Directions
From the line containing "piscine-laque-blanc-plafond-tendu" through the last line, print the records exactly and nothing else.

Collected data
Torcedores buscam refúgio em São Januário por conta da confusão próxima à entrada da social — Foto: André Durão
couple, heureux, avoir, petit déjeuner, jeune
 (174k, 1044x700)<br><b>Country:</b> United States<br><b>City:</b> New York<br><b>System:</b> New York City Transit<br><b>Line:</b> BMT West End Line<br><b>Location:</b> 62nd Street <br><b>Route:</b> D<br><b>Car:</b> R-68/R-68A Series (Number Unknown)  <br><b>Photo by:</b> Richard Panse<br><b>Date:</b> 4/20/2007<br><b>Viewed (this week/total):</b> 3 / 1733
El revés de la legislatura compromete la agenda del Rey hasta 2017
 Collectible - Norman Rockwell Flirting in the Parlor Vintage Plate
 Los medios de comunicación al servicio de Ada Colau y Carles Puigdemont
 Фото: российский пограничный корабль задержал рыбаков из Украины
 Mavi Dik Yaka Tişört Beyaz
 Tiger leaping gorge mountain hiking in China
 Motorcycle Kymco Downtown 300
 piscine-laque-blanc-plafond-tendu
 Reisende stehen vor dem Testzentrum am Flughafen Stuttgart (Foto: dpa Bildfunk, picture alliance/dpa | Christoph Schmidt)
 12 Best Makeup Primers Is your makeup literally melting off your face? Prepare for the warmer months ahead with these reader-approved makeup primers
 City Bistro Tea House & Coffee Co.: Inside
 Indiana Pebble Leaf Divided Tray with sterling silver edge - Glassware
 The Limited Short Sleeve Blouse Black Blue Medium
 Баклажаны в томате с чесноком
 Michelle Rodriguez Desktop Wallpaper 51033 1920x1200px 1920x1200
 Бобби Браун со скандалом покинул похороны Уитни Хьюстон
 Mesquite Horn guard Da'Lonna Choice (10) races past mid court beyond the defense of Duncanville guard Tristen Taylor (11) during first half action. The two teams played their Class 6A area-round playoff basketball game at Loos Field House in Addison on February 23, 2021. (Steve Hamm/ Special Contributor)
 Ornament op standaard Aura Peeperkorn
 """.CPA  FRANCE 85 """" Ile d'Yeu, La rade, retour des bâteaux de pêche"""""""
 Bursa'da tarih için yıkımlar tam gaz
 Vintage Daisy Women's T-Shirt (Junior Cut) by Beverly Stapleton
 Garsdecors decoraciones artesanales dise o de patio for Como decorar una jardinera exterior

Finished task
 piscine-laque-blanc-plafond-tendu
 Reisende stehen vor dem Testzentrum am Flughafen Stuttgart (Foto: dpa Bildfunk, picture alliance/dpa | Christoph Schmidt)
 12 Best Makeup Primers Is your makeup literally melting off your face? Prepare for the warmer months ahead with these reader-approved makeup primers
 City Bistro Tea House & Coffee Co.: Inside
 Indiana Pebble Leaf Divided Tray with sterling silver edge - Glassware
 The Limited Short Sleeve Blouse Black Blue Medium
 Баклажаны в томате с чесноком
 Michelle Rodriguez Desktop Wallpaper 51033 1920x1200px 1920x1200
 Бобби Браун со скандалом покинул похороны Уитни Хьюстон
 Mesquite Horn guard Da'Lonna Choice (10) races past mid court beyond the defense of Duncanville guard Tristen Taylor (11) during first half action. The two teams played their Class 6A area-round playoff basketball game at Loos Field House in Addison on February 23, 2021. (Steve Hamm/ Special Contributor)
 Ornament op standaard Aura Peeperkorn
 """.CPA  FRANCE 85 """" Ile d'Yeu, La rade, retour des bâteaux de pêche"""""""
 Bursa'da tarih için yıkımlar tam gaz
 Vintage Daisy Women's T-Shirt (Junior Cut) by Beverly Stapleton
 Garsdecors decoraciones artesanales dise o de patio for Como decorar una jardinera exterior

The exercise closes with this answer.